Je dois mentionner pour mémoire l’opinion progressiste/humaniste/de gauche : nous n’avons pas affaire à un suicide, mais à une régénération. La composi­tion ethnique, certes, se modifie, mais tout le reste, l’essentiel, reste inchan­gé : notre république (en général en Europe c’est plutôt une monarchie, d’ailleurs), notre culture, nos valeurs, notre « état de droit », et toutes ces choses. J’entends parfois soutenir cette opinion (de plus en plus rarement, il est vrai).

Les 45 % de Français qui croient par contre à l’imminence d’une guerre civile (encore un chiffre étonnant, tiré d’un sondage récent) tendent à montrer (et c’est presque mignon) que la France reste, quelque part, un peuple de matamores (sauf au sens étymologique du terme, bien entendu). Pour faire une guerre, il faut être deux. Les Français vont-ils prendre les armes pour défendre leur religion ? De religion, ils n’en ont plus depuis longtemps ; et, de toute façon, leur ancienne religion serait plutôt du genre à tendre sa gorge au couteau du boucher. Sera-ce alors pour défendre leur culture, leurs mœurs, leur système de valeurs ? Mais de quoi parle-t-on exactement ? Et, à supposer que cela existe, cela mérite-t-il d’être défendu ? Notre « civilisation » a-t-elle encore vraiment matière à s’enorgueillir ? L’Europe me semble être à la croisée des chemins. La lecture de Pascal m’aide beaucoup : mais, comme lui, je ne vois rien en ce moment « qui ne soit matière de doute et d’inquiétude ».

(1) Les États-Unis et la Russie en sont également à 1,8 ; la Chine à 1,7.
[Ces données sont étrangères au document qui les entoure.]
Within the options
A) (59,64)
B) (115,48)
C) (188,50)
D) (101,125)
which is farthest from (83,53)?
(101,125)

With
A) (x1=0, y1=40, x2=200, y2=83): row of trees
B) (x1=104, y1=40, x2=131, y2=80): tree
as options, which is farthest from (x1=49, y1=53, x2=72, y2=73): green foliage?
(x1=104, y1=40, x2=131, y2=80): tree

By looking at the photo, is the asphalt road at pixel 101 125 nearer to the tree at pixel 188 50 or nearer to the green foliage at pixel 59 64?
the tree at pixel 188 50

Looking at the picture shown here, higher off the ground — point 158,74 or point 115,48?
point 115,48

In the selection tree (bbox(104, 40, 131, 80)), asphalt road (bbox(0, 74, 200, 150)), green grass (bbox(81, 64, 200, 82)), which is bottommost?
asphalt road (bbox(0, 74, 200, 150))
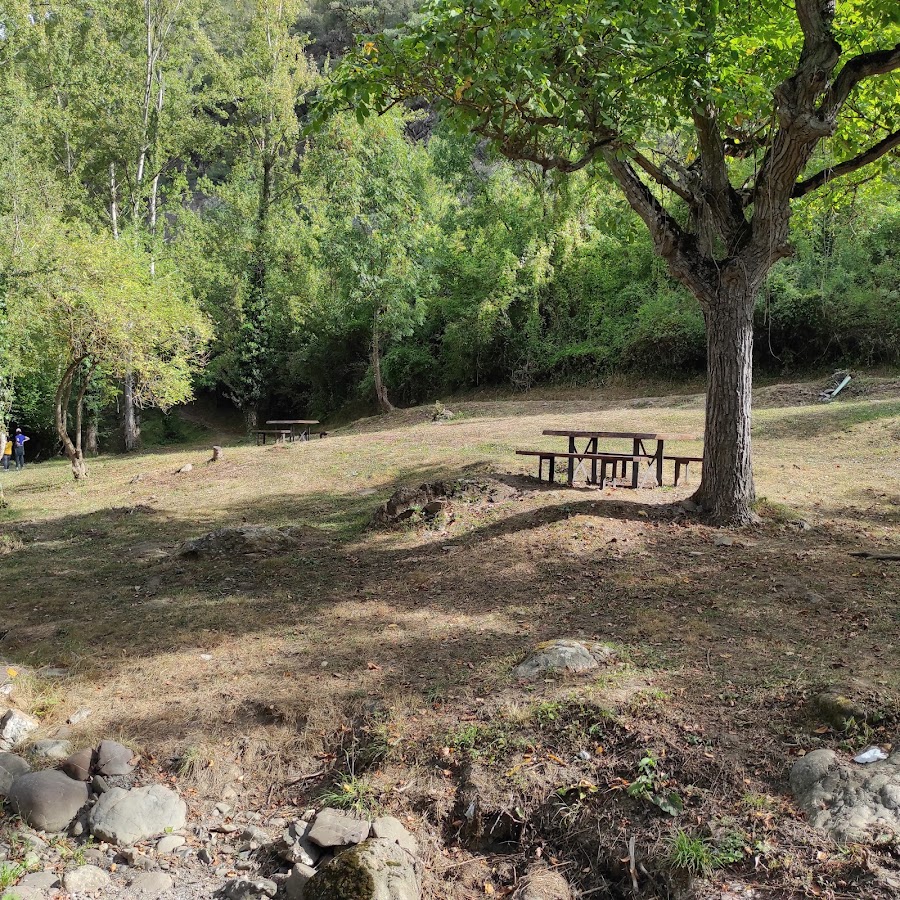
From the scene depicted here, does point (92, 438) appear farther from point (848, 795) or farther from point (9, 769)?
point (848, 795)

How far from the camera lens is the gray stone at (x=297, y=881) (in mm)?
3023

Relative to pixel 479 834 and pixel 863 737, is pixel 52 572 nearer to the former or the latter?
pixel 479 834

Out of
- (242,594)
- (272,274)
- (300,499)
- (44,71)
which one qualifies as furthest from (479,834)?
(44,71)

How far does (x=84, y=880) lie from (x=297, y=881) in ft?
3.25

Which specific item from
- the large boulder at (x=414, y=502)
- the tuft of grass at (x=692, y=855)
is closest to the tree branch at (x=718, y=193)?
the large boulder at (x=414, y=502)

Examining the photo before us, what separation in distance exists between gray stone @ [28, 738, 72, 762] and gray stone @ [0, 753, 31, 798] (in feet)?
0.31

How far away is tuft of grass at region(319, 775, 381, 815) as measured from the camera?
11.3 feet

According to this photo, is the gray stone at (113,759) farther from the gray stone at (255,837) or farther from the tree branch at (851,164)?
the tree branch at (851,164)

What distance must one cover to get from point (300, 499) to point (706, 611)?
7.00 metres

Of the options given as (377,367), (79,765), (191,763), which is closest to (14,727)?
(79,765)

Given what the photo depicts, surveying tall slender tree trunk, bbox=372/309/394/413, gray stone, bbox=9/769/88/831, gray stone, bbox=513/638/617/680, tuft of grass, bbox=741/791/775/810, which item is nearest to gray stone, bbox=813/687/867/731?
tuft of grass, bbox=741/791/775/810

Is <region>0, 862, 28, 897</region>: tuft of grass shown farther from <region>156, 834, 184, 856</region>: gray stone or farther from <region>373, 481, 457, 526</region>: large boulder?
<region>373, 481, 457, 526</region>: large boulder

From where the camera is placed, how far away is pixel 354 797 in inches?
139

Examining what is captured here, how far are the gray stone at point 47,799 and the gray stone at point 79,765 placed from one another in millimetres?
63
(2) Ces chiffres, ceux de 2019, viennent d’un bulletin d’informations, Population et sociétés, publié par l’Institut national d’études démographiques ; ils tiennent eux-mêmes leurs données d’un rapport publié par la Division de la population de l’ONU. Ce bulletin se livre également à des projections sur la population des pays en 2050. Ils tablent probablement sur un certain pourcentage d’immigration, ce qui expliquerait les différences avec ce qui découle des taux de fécondité. Ainsi, la population des États-Unis augmente nettement (celle de la France aussi, mais beaucoup moins), alors que celles de la Russie et de la Chine baissent lentement ; en 2050, le pays le plus peuplé du monde devrait être, très largement, l’Inde.

2 réflexions sur “La conséquence du progrès c’est l’autodestruction.

  1. Je ne suis pas triste que la demographie se calme, la pression créée a été trop forte sur les humains et l’environnement.
    Mais ce qui me préoccupe c’est la cause la natalité en berne, symptomatique de vies malheureuses ou moins heureuses à tout le moins. Je n’aimerais pas être salarié à Hong Kong ou Singapour, le management y est trop dur, le temps consacré au travail n’en vaut pas la peine. Avant en France on n’avait pas besoin que dans un couple les deux travaillent maintenant c’est obligatoire. Du temps a été volé.
    On a l’impression que les systèmes économiques sont des véhicules lancés à toute allure, pédale au plancher et bloquée dans cette position, et que le système n’est pas conçu, tout simplement, pour une décélération qui lui serait mortelle. Mieux vaudrait anticiper car d’une manière ou d’une autre nous serons forcés de ralentir. Mais l’humanité-groupe ne le pourra pas.
    On voit bien, et vous l’expliquez au fil de vos textes, que le système a tendance à réagir en se crispant et sauvant l’essentiel, determiné par la somme d’ intérêts égoïstes de ceux qui ont du pouvoir, les puissances d’argent et d’influence.